● To-do list
A - For the text on the Punk and Elite dispute, decide whether each statement agrees with it, answering yes or no and quoting the words that settle it: (i) Chris Jericho and Matt Hardy took the side of the Elite. (ii) AEW makes it publicly known whether the company is making a profit. (iii) Tony Khan is the son of a billionaire.
B - Copy the stretch of the text on the Punk and Elite dispute from "There are plenty" through "first legendary feud.", swapping "tawdry gossip" for "cheap rumor".

----- Text segment

Other uninvolved parties in the business have also raised their banners in support of both parties. Chris Jericho and Matt Hardy inserted themselves on the side of the Elite, a wise carnie machination that might earn them a big match opposite Punk should he return. On the other end of the battlefield, FTR Bald (Dax Harwood) has emerged as Punk’s most vocal spokesman, continuing his own passive aggressive media war with the Young Bucks and explicitly looking to be part of any match that might come from the dispute.
Much of the discourse centers around how much money AEW would make by putting the rivals on opposite sides of the ring. In wrestling fan circles, how much money a match might “draw” is an obsession for many, despite the fact that WWE sells its cards almost entirely on brand power alone and AEW is so opaque that no one even pretends to know if the upstart company is in the black or mired in the blood red.
None of these fans, of course, will see a penny of that profit. Nor would the wrestlers, most of whom operate under guaranteed money deals (thanks Hall and Nash!). The only one who would benefit from that sort of windfall would be AEW owner Tony Khan, the son of a billionaire many times over.
There are plenty of solid reasons to welcome Punk back for a match with the Elite. It would elevate the ridiculous and sordid affair into something more, making a memorable wrestling moment out of what is currently little more than tawdry gossip. Forget about money—this is potentially a legacy moment, a chance to main event a stadium show and create AEW’s first legendary feud.
But only if Omega and friends want it.
The Punk contingent believes strongly that the Elite should put their feelings aside for the sake of capitalism. Despite Punk being the aggressor, the onus has been put on Omega and the Bucks to be the bigger people and support his return to the fold. But why? They are people, after all not detached automatons. People who spend chunks of every week away from their homes to put on pro wrestling shows. Why would they want to spend that time with an unrepentant jackass, let alone work dangerous wrestling matches with someone they may not trust? To make more money for a boss who couldn’t count his Scrooge McDuck riches if he devoted the rest of his life to it?

----------
----- Data lines

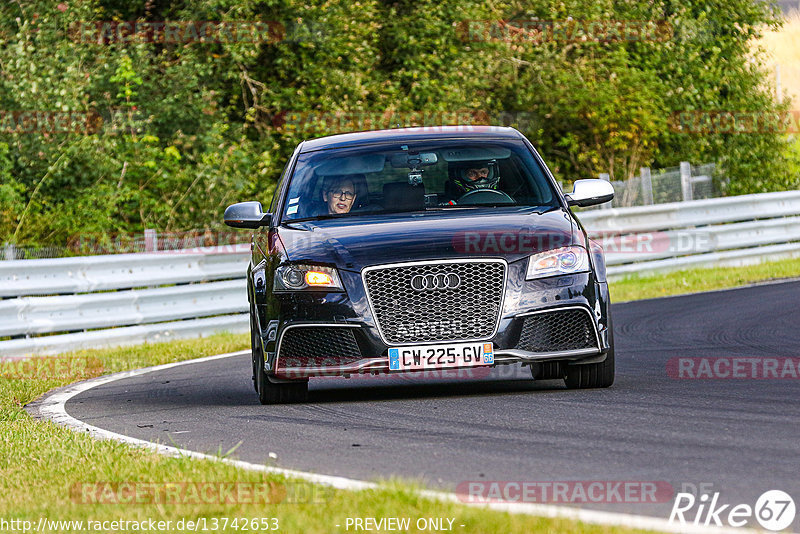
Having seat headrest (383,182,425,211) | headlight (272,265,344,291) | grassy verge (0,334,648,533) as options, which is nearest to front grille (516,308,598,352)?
headlight (272,265,344,291)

----------

● Answers provided
A -
(i) Yes: "Chris Jericho and Matt Hardy inserted themselves on the side of the Elite"
(ii) No: "AEW is so opaque that no one even pretends to know if the upstart company is in the black or mired in the blood red"
(iii) Yes: "AEW owner Tony Khan, the son of a billionaire many times over"

B -
There are plenty of solid reasons to welcome Punk back for a match with the Elite. It would elevate the ridiculous and sordid affair into something more, making a memorable wrestling moment out of what is currently little more than cheap rumor. Forget about money—this is potentially a legacy moment, a chance to main event a stadium show and create AEW’s first legendary feud.